US 11,816,574 B2
Structured pruning for machine learning model
Ao Ren, Sunnyvale, CA (US); Yuhao Wang, Sunnyvale, CA (US); Tao Zhang, Sunnyvale, CA (US); and Yuan Xie, Sunnyvale, CA (US)
Assigned to Alibaba Group Holding Limited, George Town (KY)
Filed by Alibaba Group Holding Limited, Grand Cayman (KY)
Filed on Oct. 25, 2019, as Appl. No. 16/664,616.
Prior Publication US 2021/0125071 A1, Apr. 29, 2021
Int. Cl. G06N 3/082 (2023.01); G06N 3/04 (2023.01)
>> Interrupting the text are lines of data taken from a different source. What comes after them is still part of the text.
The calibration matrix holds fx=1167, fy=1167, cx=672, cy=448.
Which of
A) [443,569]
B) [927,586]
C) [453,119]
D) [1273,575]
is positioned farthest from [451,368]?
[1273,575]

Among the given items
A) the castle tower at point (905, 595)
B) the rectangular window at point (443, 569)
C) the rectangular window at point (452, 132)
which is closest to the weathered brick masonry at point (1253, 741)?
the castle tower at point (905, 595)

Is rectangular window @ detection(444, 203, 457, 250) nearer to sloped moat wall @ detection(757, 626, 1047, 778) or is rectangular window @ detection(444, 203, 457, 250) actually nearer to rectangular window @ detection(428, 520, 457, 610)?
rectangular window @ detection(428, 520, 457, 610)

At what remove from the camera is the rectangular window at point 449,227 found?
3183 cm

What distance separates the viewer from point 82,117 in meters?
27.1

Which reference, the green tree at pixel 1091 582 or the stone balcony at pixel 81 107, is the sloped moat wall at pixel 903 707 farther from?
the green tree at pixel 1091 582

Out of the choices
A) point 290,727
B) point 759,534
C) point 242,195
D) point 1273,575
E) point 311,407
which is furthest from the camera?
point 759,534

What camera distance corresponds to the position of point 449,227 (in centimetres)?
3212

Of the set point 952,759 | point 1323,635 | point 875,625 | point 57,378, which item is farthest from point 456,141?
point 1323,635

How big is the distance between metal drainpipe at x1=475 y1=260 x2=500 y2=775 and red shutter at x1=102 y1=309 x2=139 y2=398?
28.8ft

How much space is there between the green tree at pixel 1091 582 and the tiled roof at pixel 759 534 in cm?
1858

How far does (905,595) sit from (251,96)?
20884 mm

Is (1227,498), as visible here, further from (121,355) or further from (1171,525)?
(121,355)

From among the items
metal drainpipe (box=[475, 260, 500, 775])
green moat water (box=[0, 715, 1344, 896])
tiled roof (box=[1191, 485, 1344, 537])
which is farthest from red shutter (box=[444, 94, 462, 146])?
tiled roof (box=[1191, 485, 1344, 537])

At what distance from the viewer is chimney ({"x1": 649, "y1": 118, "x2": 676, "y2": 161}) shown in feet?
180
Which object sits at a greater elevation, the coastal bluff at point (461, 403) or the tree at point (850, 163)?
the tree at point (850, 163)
CPC G06N 3/082 (2013.01) [G06N 3/04 (2013.01)] 20 Claims
OG exemplary drawing
 
1. A method implemented by a hierarchical hardware, the method comprising:
receiving an input weight pattern of a neural network model from a computing device, and storing the input weight pattern into a weight memory of the hierarchical hardware;
obtaining an output weight pattern configured to facilitate parallel computations from the input weight pattern based on a block-wise row and column pruning method, the block-wise row and column pruning method comprising:
partitioning the input weight pattern into a mesh network of sub-patterns, each row of the input weight pattern comprising sub-rows of a first number of sub-patterns, and each column of the input weight pattern comprising sub-columns of a second number of sub-patterns;
sending each sub-pattern of the sub-patterns from the weight memory to a respective sparse group compute engine (SGCE) of a plurality of sparse group compute engines of the hierarchical hardware, the weight memory being shared and accessible by the plurality of sparse group compute engines;
pruning, by the respective SGCE, respective one or more sub-columns from each sub-pattern to achieve a predetermined column sparsity; and
pruning, by the respective SGCE, respective one or more sub-rows from each sub-pattern to achieve a predetermined row sparsity under a constraint that, for each row of the input weight pattern, at least one sub-row of a sub-pattern in a respective row of the input weight pattern is not pruned; and
sending the output weight pattern to the computing device.